We aimed to investigate the clinical presentation and the results of the non-invasive tests utilized in the diagnostic work-up of pediatric myocarditis at presentation.

Research objectives

Our main purpose was to provide clinical, biochemical, or echocardiographic clues in order to improve the early recognition of pediatric myocarditis at presentation in the emergency department. Also, we sought to identify predictors for poor outcome in pediatric myocarditis in order to identify high-risk patients that will need a more intensive therapy and close follow-up.

Research methods

We carried out a retrospective cross-sectional single-center study. A total of 42 patients between 2008 and 2017 were enrolled. Patients were divided into two groups: poor outcome and no poor outcome. We delineated the clinical presentation of our patients with myocarditis. Also, different clinical and diagnostic test variables were analyzed in order to find possible poor outcome predictors.

Research results

The clinical presentation of pediatric myocarditis was heterogeneous, ranging from asymptomatic to cardiogenic shock cases. Of note, pediatric myocarditis clinical presentation can mimic benign viral infections in children, usually in those younger patients that are not able to verbalize symptoms and debut as fulminant myocarditis. Conversely older patients presented with acute coronary syndrome-like myocarditis. There was no single non-invasive diagnostic test that led to rule out or rule in the diagnosis of pediatric myocarditis. Cardiac magnetic resonance imaging presented a high diagnostic accuracy, but was mostly useful only for older children with acute coronary syndrome-like presentation. Severe depressed left ventricle systolic function on echocardiography was the only independent predictor for poor outcome (death, transplant, or dilated cardiomyopathy).
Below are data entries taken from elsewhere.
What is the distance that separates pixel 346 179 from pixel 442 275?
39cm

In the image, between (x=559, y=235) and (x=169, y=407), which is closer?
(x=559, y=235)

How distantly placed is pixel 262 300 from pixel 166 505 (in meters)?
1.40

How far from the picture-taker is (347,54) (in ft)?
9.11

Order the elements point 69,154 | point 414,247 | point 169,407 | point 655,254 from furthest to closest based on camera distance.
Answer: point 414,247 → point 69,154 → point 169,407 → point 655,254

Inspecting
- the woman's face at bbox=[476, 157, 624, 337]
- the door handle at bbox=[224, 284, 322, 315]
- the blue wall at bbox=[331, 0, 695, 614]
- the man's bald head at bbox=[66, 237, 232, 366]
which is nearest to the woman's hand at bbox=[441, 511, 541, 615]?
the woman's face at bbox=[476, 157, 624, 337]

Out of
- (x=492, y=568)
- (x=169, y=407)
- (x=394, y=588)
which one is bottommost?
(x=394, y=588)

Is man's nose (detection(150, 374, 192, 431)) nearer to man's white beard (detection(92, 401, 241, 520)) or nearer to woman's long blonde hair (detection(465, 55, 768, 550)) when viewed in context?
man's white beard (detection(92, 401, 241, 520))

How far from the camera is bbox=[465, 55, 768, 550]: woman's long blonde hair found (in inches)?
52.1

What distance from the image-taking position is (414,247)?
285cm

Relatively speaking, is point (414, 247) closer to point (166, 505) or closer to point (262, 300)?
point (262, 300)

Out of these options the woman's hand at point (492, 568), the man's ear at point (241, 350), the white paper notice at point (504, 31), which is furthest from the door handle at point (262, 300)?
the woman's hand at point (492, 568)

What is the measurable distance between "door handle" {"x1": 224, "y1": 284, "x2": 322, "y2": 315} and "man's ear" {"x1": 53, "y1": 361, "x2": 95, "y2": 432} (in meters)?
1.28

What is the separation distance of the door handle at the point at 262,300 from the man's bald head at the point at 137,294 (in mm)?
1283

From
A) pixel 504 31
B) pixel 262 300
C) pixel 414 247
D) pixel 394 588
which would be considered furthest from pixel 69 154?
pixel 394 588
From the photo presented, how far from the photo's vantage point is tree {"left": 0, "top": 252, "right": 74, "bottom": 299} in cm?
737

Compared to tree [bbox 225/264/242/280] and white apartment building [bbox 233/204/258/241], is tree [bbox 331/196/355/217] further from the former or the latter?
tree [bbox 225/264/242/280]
The presence of age < 2-years-old, a clinical course of more than 7 d from initial symptoms, or N-terminal pro-brain natriuretic peptide levels > 5000 pg/mL was associated with a severe depressed LV systolic function.

Research conclusions

A high grade of clinical suspicion is needed to make an early diagnosis of pediatric myocarditis, especially in infants who cannot verbalize their symptoms. This clinical suspicion must be used in combination with several findings of different non-invasive diagnostic tests in order to improve the prompt recognition of pediatric myocarditis. This study provided some clinical pictures that can help clinicians in this context. Echocardiography is a reliable diagnostic tool for pediatric myocarditis. Patients that present with a severe depressed LV systolic function have a poor outcome. Age younger than 2 years, prolonged course of disease, and higher N-terminal pro-brain natriuretic peptide levels are predictors of poor outcome that could be useful even in centers where echocardiography is not available. The combined use of these predictors can lead to an early detection of high-risk patients in order to initiate adequate treatment and monitoring.

Research perspectives

This article reflects the challenge to diagnose pediatric myocarditis. Future studies should prospectively collect multicenter data on epidemiology, clinical presentation, and diagnostic value of currently available diagnostic tools in children with myocarditis to establish clinically meaningful criteria for the diagnosis of myocarditis. This will enhance the early recognition and subsequently the prognosis of these patients.